Ром и бабушка похоронили Фильку во дворе, под окном. Стояла весна, гремели ручьи, пахло черноземом, прелыми листьями. Ром выкопал ямку обломком доски. Аккуратно положили во чрево земли кота, обернутого чистой простыней. «Как татарина хороним», – прошелестела бабушка. Ром долго закапывал яму, холмик не стал делать – сровнял с землей, даже притоптал.
И тою же весной Ром посадил перед окном два саженца. Яблоньку и тополь.
Бабушке сказал:
– Яблоня – это ты, тополь – я.
Он сам купил саженцы. На свои деньги.
Он учился и работал.
Грузчиком на рынке подрабатывал. Таскал мешки с картошкой, ящики с персиками, коровьи и телячьи туши – рубщикам на разделку. И плечи его расширялись, и грудная клетка раздавалась, и из тонкого нежного мальчика он превращался в крепкого, молчаливого, хмурого юношу.
Он не любил говорить. Цифры, формулы, логарифмы, диаграммы. Вот достойный язык. А тот язык, на котором говорим все мы, люди, не может выразить ничего. Ничего настоящего.
Настоящая только песня. Если бы он мог – он бы пел, как бабушка.
Но он не мог.
– Фелисидад! Обедать!
– Мама, я еще немного потанцую!
С кухни доносился запах бурритос. Сложная смесь ароматов, но чуткий нос Фелисидад различал все замечательно: вот красный перец, а это белый, немного маисовых зерен, кусочки жареной курятины, лук, а как же без лука, немного мякоти агавы – для остроты, сыр кусочками, – и когда стряпаешь бурритос, он расплавится и обнимет мясо, – и что там еще?.. ах господи, конечно, – мелкими ломтями порезанный красный и желтый сладкий перец, как же без него! Бурритос можно делать всякий раз с разными начинками, здесь все зависит от фантазии кулинара.
Мать подняла голову от плиты.
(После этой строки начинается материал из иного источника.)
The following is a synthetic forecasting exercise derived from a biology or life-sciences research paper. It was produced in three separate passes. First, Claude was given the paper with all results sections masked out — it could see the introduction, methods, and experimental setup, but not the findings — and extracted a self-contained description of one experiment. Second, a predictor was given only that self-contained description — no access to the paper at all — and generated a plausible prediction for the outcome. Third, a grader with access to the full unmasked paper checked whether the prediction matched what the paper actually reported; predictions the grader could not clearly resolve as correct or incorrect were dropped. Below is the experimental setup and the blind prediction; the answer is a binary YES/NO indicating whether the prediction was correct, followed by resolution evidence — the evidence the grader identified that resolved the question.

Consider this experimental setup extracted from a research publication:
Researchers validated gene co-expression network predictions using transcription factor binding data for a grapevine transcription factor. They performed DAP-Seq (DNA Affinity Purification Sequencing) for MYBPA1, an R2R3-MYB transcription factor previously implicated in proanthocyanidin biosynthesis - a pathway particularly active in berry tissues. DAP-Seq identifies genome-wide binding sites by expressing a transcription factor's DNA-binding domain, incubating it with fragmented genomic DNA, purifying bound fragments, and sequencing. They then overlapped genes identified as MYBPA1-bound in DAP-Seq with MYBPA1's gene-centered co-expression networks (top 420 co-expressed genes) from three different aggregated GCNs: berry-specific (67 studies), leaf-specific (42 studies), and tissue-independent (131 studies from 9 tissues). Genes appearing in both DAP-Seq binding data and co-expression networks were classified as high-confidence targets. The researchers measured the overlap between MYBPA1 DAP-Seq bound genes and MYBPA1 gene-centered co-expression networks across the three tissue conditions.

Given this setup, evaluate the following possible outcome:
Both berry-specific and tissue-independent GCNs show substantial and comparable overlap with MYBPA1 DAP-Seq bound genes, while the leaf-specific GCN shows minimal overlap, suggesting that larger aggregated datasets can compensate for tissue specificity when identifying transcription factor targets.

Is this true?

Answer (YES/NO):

Стол уже накрыт. Перекатываясь на кривых ногах, к столу подбредает отец, сеньор Сантьяго, глава семейства Торрес. У него огромный живот, огромная лысая, как яйцо, голова, огромные руки, а ноги неожиданно маленькие и изогнутые, как у кавалериста. Голое, тщательно выбритое, густо-смуглое лицо с крупным крючковатым носом излучает добро. Лишь добро, и ничего больше.